### DOCUMENT EXTRACT

Previously in this series
by Larry Fyffe
(F)atty Aphrodite's mama - I bend to you & with sex mad eternity at my vegetable show (Bob Dylan: Tarantula)
Something’s up ~ it’s well known that Aphrodite’s not fat, not at all; said to be the daughter of the sea, the goddess of love is sexually alluring.
Not so well known perhaps is that Greek playwright Euripide’s mama sells vegetables in order to obtain money for her son’s education.
In the ancient Greek satirical play entitled “The Frogs”, according to its author Aristophanes anyway, the degenerate state of contemporary Athenian plays demands a return to the days when art was in the skilled hands of an educated elite rather than audiences having to sit through the works of lesser quality written by less-educated citizens.
Proclaims Aristophanes, it’s better still to have an educated playwright like Aeschylus who strives in his plays to bring out the best in people of all classes ~ rather than one like Euripides who considers human behaviour largely determined by an individual’s social status.
In the satirical play “The Frogs”, Dionysus, supposed a regenerative god, travels across the river to Hades where the demigod oversees a “Judgement of Paris”, so to speak.
On a balance scale, he weighs the content of dramas written by ‘old school’ Euripides, a writer of tragedies who brings the heroes of classical mythology down to earth, but then provides little advice on how to improve the rather stagnated state of the theatre in Athens; other than to spout forth what amounts to nothing more than dribble from the well-ordered Apollonian ‘intellectual’ establishment.
The weight of Aeschylus’ plays compared with those of Euripides demonstrates that the day has come for the latter’s tragedies to die, and be replaced by those written by Aeschylus who models himself after the heroic mythological gods (even a demigod like blunder-prone strongmam Hercules will do); at least offered would be some practical solutions to fix the fallen state of Athenian art; so too, the city’s economic and political woes would be addressed ~ though through the safety of humorous satire, of course.
Below, quoted from the short book ‘Tarantula’ below, lampooned are the critics of the innovative American poet Walt Whitman of modern times:
"(S)o you're out to save the world are you? you imposter - you freak! you're a contradiction! you're afraid to admit you're a contradiction! you're misleading! ...... sincerely yours, Froggy
(Bob Dylan: Tarantula)
In the following ironic-filled song lyrics, the narrator thereof takes on the persona of a regenerative Dionysus, and mentions characters he’d bring back from the Underworld; brought back in order to improve the comparatively witless state that the modern entertainment industry has gotten itself into:
I study Sanskrit and Arabic to improve my mind I want to do things for the benefit of mankind .... I'll bring someone back to life, balance the scales I'm not gonna get involved in any insignificant details (Bob Dylan: My Own Version Of You)

######
### DATASET EXCERPT

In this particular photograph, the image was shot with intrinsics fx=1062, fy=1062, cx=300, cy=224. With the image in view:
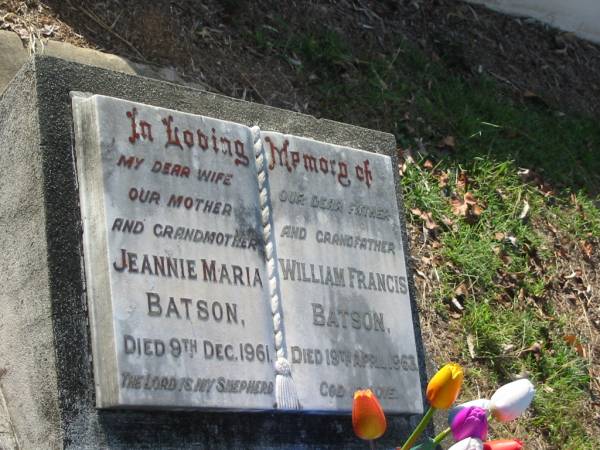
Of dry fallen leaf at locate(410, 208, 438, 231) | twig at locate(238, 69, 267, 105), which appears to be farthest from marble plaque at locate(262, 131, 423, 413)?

######

SET TASKS:
1 - Which Greek playwrights does the essay on Bob Dylan and "The Frogs" name?
2 - In the essay on Bob Dylan and "The Frogs", what does Euripides' mother sell, and why?
3 - Write the next part of the essay on Bob Dylan and "The Frogs", picking up after its final quoted lyric.

EXPECTED ANSWERS:
1 - Euripides, Aristophanes, Aeschylus

2 - She sells vegetables to get money for her son's education.

3 -
Arachnida Is Dead
Do I contradict myself Very well, then I contradict myself I am large, I contain multitides (Walt Whitman: Song Of Myself)
As pointed before, a darker critic of the state of society in modern times also has a big influence on the writings of Bob Dylan:
Welcome, tarantula Black on thy back Is thy triangle and symbol (Friedrich Nietzsche: Thus Spake Zarathustra ~ translated)
Clearly revealed in the lines beneath:
(A) girl with her back full of ink raises her hand & says "Ernest Tubb" (Bob Dylan: Tarantula)
The avenging Tarantula Man dances beneath the diamond sky with one of his eight legs waving free: he’s out of his hole, stinging those who dare tell him that all created humans are equal, and therefore conformity’s the golden rule.
Nay, everyone has his or her own, often hidden, talent; it’s now time to seize the opportunity, to exercise one’s will to power.
Not to wait for a reward way up yonder in a supposed Afterlife:
I've heard you say many times That you're better than no one And no one is better than you If you really believe that You know you have nothing to win And nothing to lose (Bob Dylan: To Ramona)
Friedrich Nietzsche be a spider caught in the web of his own time.
He accidentally stings the archetypical Eve who flees from the dusty pages of the
Judeo-Christian Bible.
The times they are a-changing:
The housewife is not here She's running for congress (Bob Dylan: Tarantula)
The story does not end there, however.
A black nightingale arrives with bad news ~ Arachnida is dead!
The Christians have killed him ~ squashed him with the Holy Bible for breaking the “Great Chain of Being”; thereby releasing Eve’s imprisoned inner soul, Lilith.
With the Big Tarantula dead, Paradise is regained … at least in part:
Covenant woman got a contract with the Lord Way up yonder great will be her reward Covenant woman, shining like a morning star I know I can trust you to stay where you are (Bob Dylan: Covenant Woman)
… the broad wound of his neck in which the tarantula became accustomed to lodge …
(The Songs Of Maladoror, Canto V, part vii ~ translated)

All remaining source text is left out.